Back in France, he obtained his diploma with his new methods, but the time had not yet come to apply them, as his personal and family situation was still precarious and required stability. After a brief stint with CR architecture and various assignments, he joined Alain Derbesse’s studio in 2000, enjoying a certain freedom of action for major projects. While maintaining his status as a free electron, he worked for seven years in a world of purchasers, while continuing to carry out more modest projects in London. Tired of evolving in an environment that did not correspond to his deepest aspirations, and in search of independence and intellectual emancipation, he decided to create his first studio. As a tribute, he gave it the name of his recently deceased mother: Randja. The projects followed one another with success, public buildings such as theatres, cinemas, media libraries and multi-purpose spaces, but also sports and school facilities (see the «major references» section). During this period, Farid Azib asserted the singularity of his architectural writing, while respecting the specificity of each project, which was expressed through numerous professional publications and recognition by his peers.

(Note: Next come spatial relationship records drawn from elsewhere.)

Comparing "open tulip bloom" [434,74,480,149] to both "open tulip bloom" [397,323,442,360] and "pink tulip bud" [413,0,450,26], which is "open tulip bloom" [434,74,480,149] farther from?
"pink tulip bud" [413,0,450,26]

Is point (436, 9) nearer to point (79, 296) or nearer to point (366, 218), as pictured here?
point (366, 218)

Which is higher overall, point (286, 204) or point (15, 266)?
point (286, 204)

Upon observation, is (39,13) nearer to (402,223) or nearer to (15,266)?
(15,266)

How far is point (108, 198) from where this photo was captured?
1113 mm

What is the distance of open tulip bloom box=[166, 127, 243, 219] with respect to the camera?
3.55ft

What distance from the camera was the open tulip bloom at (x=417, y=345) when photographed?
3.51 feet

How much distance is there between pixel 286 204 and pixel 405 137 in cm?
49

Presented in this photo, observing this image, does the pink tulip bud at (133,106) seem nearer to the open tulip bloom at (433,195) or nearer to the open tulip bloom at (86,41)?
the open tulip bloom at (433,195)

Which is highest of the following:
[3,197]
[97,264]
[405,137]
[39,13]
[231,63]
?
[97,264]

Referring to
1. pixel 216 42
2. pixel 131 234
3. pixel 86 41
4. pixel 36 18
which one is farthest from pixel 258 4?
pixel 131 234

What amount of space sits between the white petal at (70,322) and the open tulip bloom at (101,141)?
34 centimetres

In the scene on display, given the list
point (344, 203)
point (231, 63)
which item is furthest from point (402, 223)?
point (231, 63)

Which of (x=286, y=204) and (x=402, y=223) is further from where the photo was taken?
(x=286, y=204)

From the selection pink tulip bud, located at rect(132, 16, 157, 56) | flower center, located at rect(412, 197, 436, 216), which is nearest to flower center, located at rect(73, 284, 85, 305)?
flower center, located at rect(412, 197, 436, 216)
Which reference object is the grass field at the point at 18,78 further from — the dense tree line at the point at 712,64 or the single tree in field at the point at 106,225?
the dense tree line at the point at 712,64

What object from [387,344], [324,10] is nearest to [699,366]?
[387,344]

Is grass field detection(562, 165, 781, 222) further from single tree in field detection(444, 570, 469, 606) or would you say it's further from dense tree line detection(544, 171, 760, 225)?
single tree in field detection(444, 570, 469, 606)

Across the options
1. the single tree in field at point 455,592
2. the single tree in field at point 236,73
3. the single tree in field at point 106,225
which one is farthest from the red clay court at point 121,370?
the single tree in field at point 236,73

His close relationship with the architect Roland Castro led to collaborations abroad, such as an urban restructuring in Medellin, Colombia, in 2014. While pursuing a programme mainly oriented towards cultural buildings, the studio has also been designing housing in recent times. A period of turbulence – mainly due to internal collaboration difficulties – leads to the creation of an studio with new skills, extended objectives, and a renewed sense of purpose: FARIDAZIB Architects is thus born in 2021. In the meantime, the highly acclaimed construction of the Saint-Lô Technopôle, delivered in 2020, which earned him a nomination for the Équerre d’argent and attracted interest from outside France, marked a remarkable turning point in his career.
FARIDAZIB Architect is a free and open structure for inventions, strongly characterized by its creative point of view, while projecting a wide range of disciplines, such as design works adapted to the conceptions, interior architecture, environmental research and technological innovations. The overwhelming ambition is to evolve and reach an international level. So as to tackle broader urban organisation issues, to carry out large-scale projects and to continue to assert an architectural identity that is now taking on a new dimension.